Jacques Lizène
Artiste
L'exposition de Jacques Lizène à La Criée constitue la première rétrospective (rapide) en France des œuvres du « petit maître liégeois du XXe siècle ». Né en 1946 à Ougrée, l'artiste de la Médiocrité comme Art d’Attitude poursuit depuis plus de 20 ans un travail tout à fait têtu et caustique. Sa démarche artistique consiste à vouloir introduire la « médiocrité » dans l’histoire de l'art, en insistant sur la consécration de celle-ci (la médiocrité) comme liberté. Depuis 1965, il exerce son « art de la Médiocrité » sous toutes les formes.
Dans un texte critique paru récemment, Carmelo Virone écrit : « La médiocrité, pour Lizène, est un style et une position. Il faut aussi considérer que c’est le fondement d’une liberté d’écriture et de communication. Dans la mesure où l’artiste ne doit pas faire preuve de talent… il peut se permettre, selon ce qui lui convient ou ce qui l’amuse, de passer d’une technique et d’un médium à l’autre : dessins « néo-rupestres » (« minables »), peinture (« nulle », « médiocre » ou « vraiment médiocre »), sculptures et vidéos (toutes aussi « nulles »), fragments de fresque, séquences photos, musique « non-séductive » minable music-hall et chansons médiocres. [...] Lizène n’est pas contraint, comme tant d’autres, de se montrer à la hauteur.
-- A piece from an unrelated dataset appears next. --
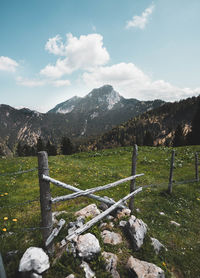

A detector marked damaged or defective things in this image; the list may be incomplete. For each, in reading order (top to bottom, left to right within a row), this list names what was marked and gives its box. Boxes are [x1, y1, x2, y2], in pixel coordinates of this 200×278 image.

broken fence post [37, 152, 53, 254]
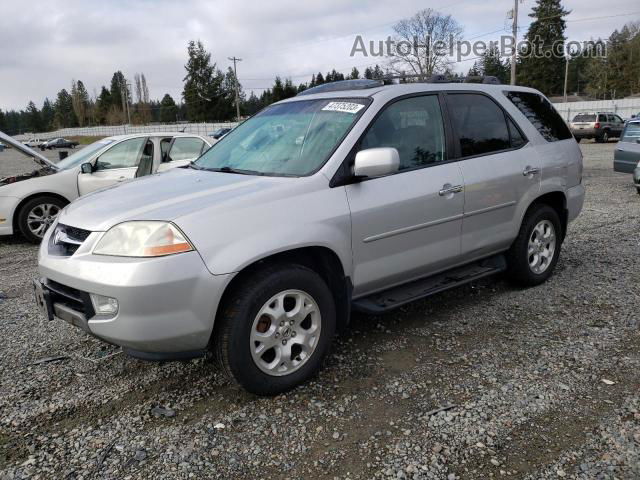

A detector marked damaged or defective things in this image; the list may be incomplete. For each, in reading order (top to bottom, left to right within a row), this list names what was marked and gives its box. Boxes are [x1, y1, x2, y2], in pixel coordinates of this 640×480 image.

damaged white car [0, 131, 214, 242]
Il n’a aucune précellence à justifier, aucune réputation de qualité à préserver. »
Sa pratique de l'auto-historicité, sa manie des dates, des projets réactualisés, embarrassent considérablement la critique. Non seulement Lizène marche sur les plates-bandes de l’esthétique (puisque son art est médiocre), mais, de plus, il s’accapare sa propre histoire.
Attitude schizophrène, témoin d’une énorme ambition à vouloir être un « minable », les pratiques médiocres de Lizène font de lui, selon BEN, un « paradoxe vivant, un angoissé de la gloire, un égoïste non égoïste. Lizène, c'est le désespoir devenu humour ».
Dans les mêmes notes critiques rédigées en 1985, BEN ajoute : « Lizène a pris un chemin difficile pour atteindre la célébrité, comme Jésus. [...] Je préfère Lizène à Beuys car Beuys ment et Lizène pas. Lizène me fait penser à G. Brecht qui m’a dit : « Je veux être le 17ᵉ et pas le 1ᵉʳ, parce qu'être autre est plus difficile. Lizène fut un des premiers à considérer son travail comme de « l'art d’attitude », et à comprendre qu’après Duchamp, l’art ne pouvait innover que s’il cultivait une attitude.